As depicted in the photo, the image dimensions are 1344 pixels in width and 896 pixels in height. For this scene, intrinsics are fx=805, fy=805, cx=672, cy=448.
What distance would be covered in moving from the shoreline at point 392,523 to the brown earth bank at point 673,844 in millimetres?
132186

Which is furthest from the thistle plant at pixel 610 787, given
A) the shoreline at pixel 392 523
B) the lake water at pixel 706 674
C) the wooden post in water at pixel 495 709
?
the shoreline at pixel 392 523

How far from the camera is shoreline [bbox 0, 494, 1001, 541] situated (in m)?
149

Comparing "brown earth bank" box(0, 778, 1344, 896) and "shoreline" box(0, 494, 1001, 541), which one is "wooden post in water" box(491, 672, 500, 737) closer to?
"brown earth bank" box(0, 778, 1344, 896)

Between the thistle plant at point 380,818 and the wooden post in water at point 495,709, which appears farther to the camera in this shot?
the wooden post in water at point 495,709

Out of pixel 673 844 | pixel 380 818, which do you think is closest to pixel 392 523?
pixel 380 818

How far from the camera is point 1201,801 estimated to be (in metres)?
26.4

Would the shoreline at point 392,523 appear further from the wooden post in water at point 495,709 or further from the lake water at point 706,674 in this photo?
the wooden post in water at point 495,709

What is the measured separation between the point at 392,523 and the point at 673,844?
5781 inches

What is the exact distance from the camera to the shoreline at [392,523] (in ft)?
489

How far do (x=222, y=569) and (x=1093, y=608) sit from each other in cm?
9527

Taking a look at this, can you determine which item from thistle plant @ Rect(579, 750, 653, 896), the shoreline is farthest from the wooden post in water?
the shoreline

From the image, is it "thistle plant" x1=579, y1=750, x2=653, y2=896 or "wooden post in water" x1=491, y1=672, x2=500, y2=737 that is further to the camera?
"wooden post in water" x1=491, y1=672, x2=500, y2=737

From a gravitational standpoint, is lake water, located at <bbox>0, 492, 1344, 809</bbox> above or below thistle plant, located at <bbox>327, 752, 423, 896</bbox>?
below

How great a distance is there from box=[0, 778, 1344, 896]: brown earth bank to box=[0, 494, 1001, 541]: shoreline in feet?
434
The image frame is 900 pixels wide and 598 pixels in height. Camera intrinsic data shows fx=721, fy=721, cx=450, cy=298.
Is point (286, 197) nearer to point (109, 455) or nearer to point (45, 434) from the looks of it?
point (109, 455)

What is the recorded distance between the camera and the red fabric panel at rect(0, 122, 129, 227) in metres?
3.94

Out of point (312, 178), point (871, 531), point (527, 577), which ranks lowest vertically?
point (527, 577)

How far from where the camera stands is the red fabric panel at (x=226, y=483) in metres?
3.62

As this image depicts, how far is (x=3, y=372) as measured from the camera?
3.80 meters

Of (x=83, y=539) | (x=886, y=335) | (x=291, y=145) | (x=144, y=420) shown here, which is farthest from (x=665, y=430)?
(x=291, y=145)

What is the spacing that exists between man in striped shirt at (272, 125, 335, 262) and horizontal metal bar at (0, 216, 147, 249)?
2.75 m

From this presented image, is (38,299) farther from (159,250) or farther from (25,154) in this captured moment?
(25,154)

- _Task statement_
Transcribe each entry exactly.

- _Solution to this task_
As depicted in the photo, the image dimensions are 1344 pixels in width and 896 pixels in height. For this scene, intrinsics are fx=805, fy=805, cx=672, cy=448.
What distance would be covered in moving from the shoreline at point 392,523 to the brown earth bank at point 673,844 in millimetres?
132186

Which is furthest from the thistle plant at pixel 610 787, given
A) the shoreline at pixel 392 523
B) the lake water at pixel 706 674
C) the wooden post in water at pixel 495 709
?
the shoreline at pixel 392 523

How far from the camera is shoreline [bbox 0, 494, 1001, 541] situated (in m)?
149

Comparing "brown earth bank" box(0, 778, 1344, 896) and "shoreline" box(0, 494, 1001, 541), which one is "wooden post in water" box(491, 672, 500, 737) closer to?
"brown earth bank" box(0, 778, 1344, 896)

Between the thistle plant at point 380,818 and the wooden post in water at point 495,709, which appears farther to the camera in this shot?
the wooden post in water at point 495,709

Out of pixel 673 844 | pixel 380 818, which do you think is closest to pixel 392 523?
pixel 380 818

How far from the camera is point 1201,801 estimated to be (in metres)?
26.4

Would the shoreline at point 392,523 appear further from the wooden post in water at point 495,709 or further from the lake water at point 706,674 in this photo?
the wooden post in water at point 495,709

What is the measured separation between the point at 392,523 and the point at 673,844?
5781 inches

What is the exact distance from the camera to the shoreline at [392,523] (in ft)?
489

How far do (x=222, y=569) and (x=1093, y=608) sit from each other in cm?
9527

Taking a look at this, can you determine which item from thistle plant @ Rect(579, 750, 653, 896), the shoreline is farthest from the wooden post in water?
the shoreline

From the image, is it "thistle plant" x1=579, y1=750, x2=653, y2=896 or "wooden post in water" x1=491, y1=672, x2=500, y2=737 that is further to the camera?
"wooden post in water" x1=491, y1=672, x2=500, y2=737

From a gravitational standpoint, is lake water, located at <bbox>0, 492, 1344, 809</bbox> above or below thistle plant, located at <bbox>327, 752, 423, 896</bbox>?
below

How great a distance is there from box=[0, 778, 1344, 896]: brown earth bank to box=[0, 494, 1001, 541]: shoreline in feet?
434
The image frame is 900 pixels wide and 598 pixels in height. Camera intrinsic data shows fx=721, fy=721, cx=450, cy=298.
Is point (286, 197) nearer to point (109, 455) or nearer to point (45, 434) from the looks of it?
point (109, 455)

What is the recorded distance between the camera and the red fabric panel at rect(0, 122, 129, 227) in metres?
3.94

Out of point (312, 178), point (871, 531), point (527, 577), which ranks lowest vertically?
point (527, 577)

How far from where the camera stands is the red fabric panel at (x=226, y=483) in metres?
3.62

As this image depicts, how far is (x=3, y=372) as measured from the camera?
3.80 meters

Of (x=83, y=539) | (x=886, y=335) | (x=291, y=145) | (x=144, y=420) shown here, which is farthest from (x=665, y=430)?
(x=291, y=145)

What is the spacing that exists between man in striped shirt at (272, 125, 335, 262) and horizontal metal bar at (0, 216, 147, 249)?
2.75 m

From this presented image, is (38,299) farther from (159,250) or farther from (25,154) in this captured moment?
(25,154)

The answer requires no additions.